List of arguments. A function takes some input. The input is given as one or more arguments. Each argument can have a label/name (again, given in each of the languages we support), and the type of object we expect this argument to be. The type is important: say you have a function called “divide”, which takes a string and a number, and divides the given string into equally sized parts. So you call “divide “Wikipedia” into 3 parts” and the function answers with “Wik”, “ipe”, and “dia”. Separately, there is another function, also called “divide”, that takes two numbers, to determine how many times the first goes into the second. These are two very different functions, and the result of “divide(333, 3)” could either be 111 or 3, 3, and 3 — depending on which function you picked, and what types the values had.

The numerical division function also illustrates the need for names for the arguments: in that case, it is important which argument is the number by which we divide and which is the number that is being divided. In other cases, the name of the arguments are less important: for the “divide a string into equal parts” function, the types are sufficient to know which argument does what.
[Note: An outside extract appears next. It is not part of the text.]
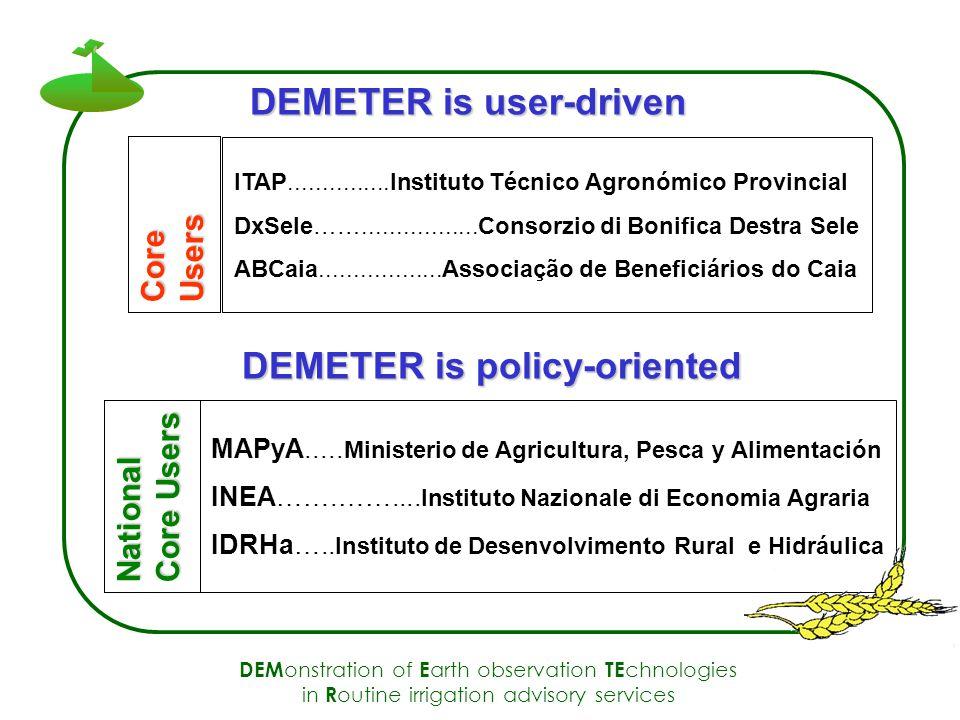 Kc Evapotranspiration of crops ETo Phenology crops Agroclimatic Station ETc Outputs Measurements Current procedure : Irrigation Advisory Service Albacete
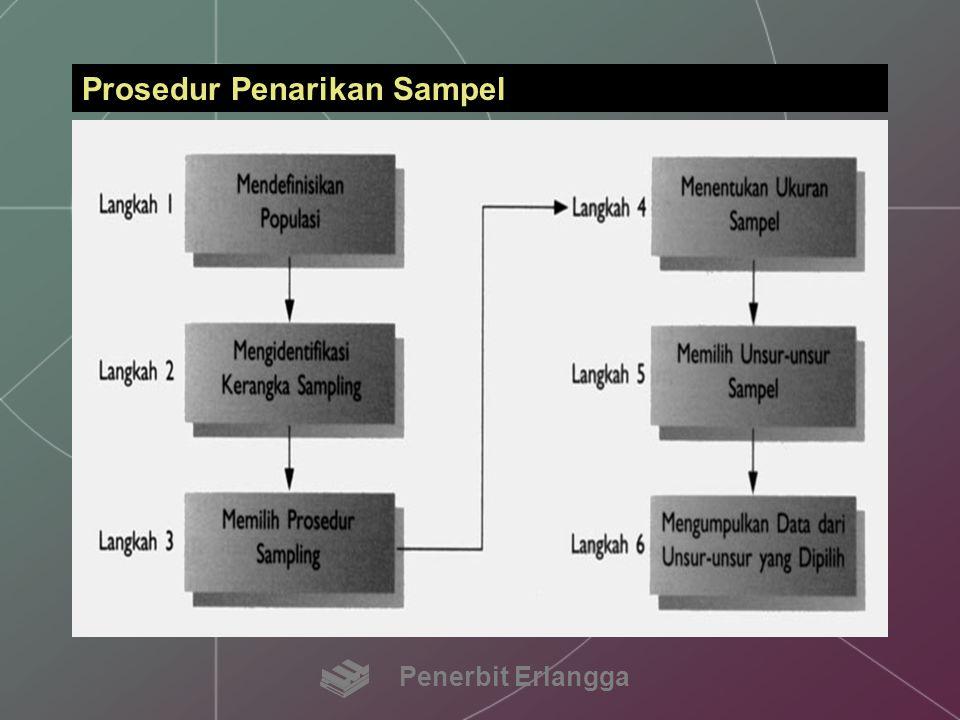 KERANGKA SAMPLING Kerangka sampling (frame) adalah daftar unsur-unsur di mana sampel aktual akan ditarik Penerbit Erlangga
List of testers. Testers will play a crucial role in Wikifunctions, and not only by fulfilling the standard role of tests. Traditionally, a test aims to give the user some confidence that a function indeed returns with the correct answer. When a function passes its tests, it is likely that the function will return the right answer also for other arguments. A well-designed set of tests can explore the “edge cases” of what is expected when you call a function with a surprising input.

But in Wikifunctions, the testers will do so much more! When a contributor creates the function that divides a string into equally long parts, they could immediately give examples of what they intended: they can create a tester that, given that we want to turn “Wikipedia” in three equal parts, we want to get a result that is a list of three strings, “Wik”, “ipe”, and “dia”. No matter what language they speak, every other contributor can see the expected results in a well-defined way, and can help with creating implementations that pass the testers.

The testers act as a means to hammer out agreement between the contributors to Wikifunctions about what a function does exactly, no matter the language they speak. The testers are where edge cases (and how they should be resolved) can be suggested, and agreed or rejected. The testers ultimately constrain what the “correct” implementations of the function are, and thus precisely what the function is intended to do.

This also means that the testers are a form of language-independent documentation, as they provide examples of how the function is called and what results are expected. So even if there is no documentation available in your language, the testers might still allow you to guess what a function does, and use it productively.

List of implementations. An implementation makes it possible to actually run the function on the given arguments, and to produce a result to answer the function call with. In Wikifunctions, implementations can be given in three different ways: either as a built-in, as code in a specific programming language, or as a composition of other functions. We have talked about these before, and we have discussed why we are going the unusual way of allowing for multiple implementations for a function.

We hope that helps with understanding functions, testers, and implementations better.